[Opening Listed records section]
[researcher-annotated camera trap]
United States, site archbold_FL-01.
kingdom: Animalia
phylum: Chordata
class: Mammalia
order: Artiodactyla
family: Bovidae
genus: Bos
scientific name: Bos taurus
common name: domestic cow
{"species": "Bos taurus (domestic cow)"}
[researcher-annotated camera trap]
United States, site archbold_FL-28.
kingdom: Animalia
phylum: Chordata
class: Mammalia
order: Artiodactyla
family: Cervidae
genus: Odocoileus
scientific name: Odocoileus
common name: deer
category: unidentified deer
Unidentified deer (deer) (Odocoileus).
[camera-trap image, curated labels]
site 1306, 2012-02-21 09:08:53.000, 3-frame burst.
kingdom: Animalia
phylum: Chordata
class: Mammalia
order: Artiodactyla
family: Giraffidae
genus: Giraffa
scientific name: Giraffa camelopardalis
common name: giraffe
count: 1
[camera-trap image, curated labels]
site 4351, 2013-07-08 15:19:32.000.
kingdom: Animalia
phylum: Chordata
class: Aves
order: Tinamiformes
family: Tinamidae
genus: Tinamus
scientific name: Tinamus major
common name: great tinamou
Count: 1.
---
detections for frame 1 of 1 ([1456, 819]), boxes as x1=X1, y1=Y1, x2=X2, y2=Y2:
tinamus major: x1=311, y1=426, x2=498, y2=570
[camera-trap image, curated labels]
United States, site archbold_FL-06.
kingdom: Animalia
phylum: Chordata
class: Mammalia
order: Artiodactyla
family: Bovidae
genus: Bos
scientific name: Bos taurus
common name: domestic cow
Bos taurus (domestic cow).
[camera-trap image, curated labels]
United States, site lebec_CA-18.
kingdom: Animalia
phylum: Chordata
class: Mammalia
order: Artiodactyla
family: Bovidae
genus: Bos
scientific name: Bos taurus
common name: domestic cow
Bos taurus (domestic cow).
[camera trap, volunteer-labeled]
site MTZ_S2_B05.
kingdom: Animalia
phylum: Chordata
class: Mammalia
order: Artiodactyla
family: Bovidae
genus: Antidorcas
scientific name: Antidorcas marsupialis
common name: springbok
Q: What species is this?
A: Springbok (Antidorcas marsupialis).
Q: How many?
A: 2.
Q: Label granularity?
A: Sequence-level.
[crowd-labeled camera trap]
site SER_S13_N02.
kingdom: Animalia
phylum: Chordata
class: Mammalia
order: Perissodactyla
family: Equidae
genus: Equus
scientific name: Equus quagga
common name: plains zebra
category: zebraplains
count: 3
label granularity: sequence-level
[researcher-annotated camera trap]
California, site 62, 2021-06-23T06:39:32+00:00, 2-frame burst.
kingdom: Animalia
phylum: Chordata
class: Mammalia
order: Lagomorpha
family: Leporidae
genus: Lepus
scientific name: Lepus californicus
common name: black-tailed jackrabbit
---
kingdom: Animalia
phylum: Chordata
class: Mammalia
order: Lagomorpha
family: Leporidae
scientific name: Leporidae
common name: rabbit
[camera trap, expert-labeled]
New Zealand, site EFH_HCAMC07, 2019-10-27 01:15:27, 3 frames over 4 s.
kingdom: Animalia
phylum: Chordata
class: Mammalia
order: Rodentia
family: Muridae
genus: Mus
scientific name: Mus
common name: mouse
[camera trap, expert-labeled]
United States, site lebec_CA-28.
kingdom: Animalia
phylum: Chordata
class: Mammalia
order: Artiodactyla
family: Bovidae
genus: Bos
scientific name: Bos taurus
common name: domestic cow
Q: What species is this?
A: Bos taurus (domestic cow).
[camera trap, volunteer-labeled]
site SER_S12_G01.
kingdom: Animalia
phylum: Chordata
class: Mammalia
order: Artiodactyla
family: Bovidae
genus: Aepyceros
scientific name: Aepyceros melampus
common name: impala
[Closing Listed records section]
● Activity
Return the lines above exactly, keeping every word.

● Response area
[researcher-annotated camera trap]
United States, site archbold_FL-01.
kingdom: Animalia
phylum: Chordata
class: Mammalia
order: Artiodactyla
family: Bovidae
genus: Bos
scientific name: Bos taurus
common name: domestic cow
{"species": "Bos taurus (domestic cow)"}
[researcher-annotated camera trap]
United States, site archbold_FL-28.
kingdom: Animalia
phylum: Chordata
class: Mammalia
order: Artiodactyla
family: Cervidae
genus: Odocoileus
scientific name: Odocoileus
common name: deer
category: unidentified deer
Unidentified deer (deer) (Odocoileus).
[camera-trap image, curated labels]
site 1306, 2012-02-21 09:08:53.000, 3-frame burst.
kingdom: Animalia
phylum: Chordata
class: Mammalia
order: Artiodactyla
family: Giraffidae
genus: Giraffa
scientific name: Giraffa camelopardalis
common name: giraffe
count: 1
[camera-trap image, curated labels]
site 4351, 2013-07-08 15:19:32.000.
kingdom: Animalia
phylum: Chordata
class: Aves
order: Tinamiformes
family: Tinamidae
genus: Tinamus
scientific name: Tinamus major
common name: great tinamou
Count: 1.
---
detections for frame 1 of 1 ([1456, 819]), boxes as x1=X1, y1=Y1, x2=X2, y2=Y2:
tinamus major: x1=311, y1=426, x2=498, y2=570
[camera-trap image, curated labels]
United States, site archbold_FL-06.
kingdom: Animalia
phylum: Chordata
class: Mammalia
order: Artiodactyla
family: Bovidae
genus: Bos
scientific name: Bos taurus
common name: domestic cow
Bos taurus (domestic cow).
[camera-trap image, curated labels]
United States, site lebec_CA-18.
kingdom: Animalia
phylum: Chordata
class: Mammalia
order: Artiodactyla
family: Bovidae
genus: Bos
scientific name: Bos taurus
common name: domestic cow
Bos taurus (domestic cow).
[camera trap, volunteer-labeled]
site MTZ_S2_B05.
kingdom: Animalia
phylum: Chordata
class: Mammalia
order: Artiodactyla
family: Bovidae
genus: Antidorcas
scientific name: Antidorcas marsupialis
common name: springbok
Q: What species is this?
A: Springbok (Antidorcas marsupialis).
Q: How many?
A: 2.
Q: Label granularity?
A: Sequence-level.
[crowd-labeled camera trap]
site SER_S13_N02.
kingdom: Animalia
phylum: Chordata
class: Mammalia
order: Perissodactyla
family: Equidae
genus: Equus
scientific name: Equus quagga
common name: plains zebra
category: zebraplains
count: 3
label granularity: sequence-level
[researcher-annotated camera trap]
California, site 62, 2021-06-23T06:39:32+00:00, 2-frame burst.
kingdom: Animalia
phylum: Chordata
class: Mammalia
order: Lagomorpha
family: Leporidae
genus: Lepus
scientific name: Lepus californicus
common name: black-tailed jackrabbit
---
kingdom: Animalia
phylum: Chordata
class: Mammalia
order: Lagomorpha
family: Leporidae
scientific name: Leporidae
common name: rabbit
[camera trap, expert-labeled]
New Zealand, site EFH_HCAMC07, 2019-10-27 01:15:27, 3 frames over 4 s.
kingdom: Animalia
phylum: Chordata
class: Mammalia
order: Rodentia
family: Muridae
genus: Mus
scientific name: Mus
common name: mouse
[camera trap, expert-labeled]
United States, site lebec_CA-28.
kingdom: Animalia
phylum: Chordata
class: Mammalia
order: Artiodactyla
family: Bovidae
genus: Bos
scientific name: Bos taurus
common name: domestic cow
Q: What species is this?
A: Bos taurus (domestic cow).
[camera trap, volunteer-labeled]
site SER_S12_G01.
kingdom: Animalia
phylum: Chordata
class: Mammalia
order: Artiodactyla
family: Bovidae
genus: Aepyceros
scientific name: Aepyceros melampus
common name: impala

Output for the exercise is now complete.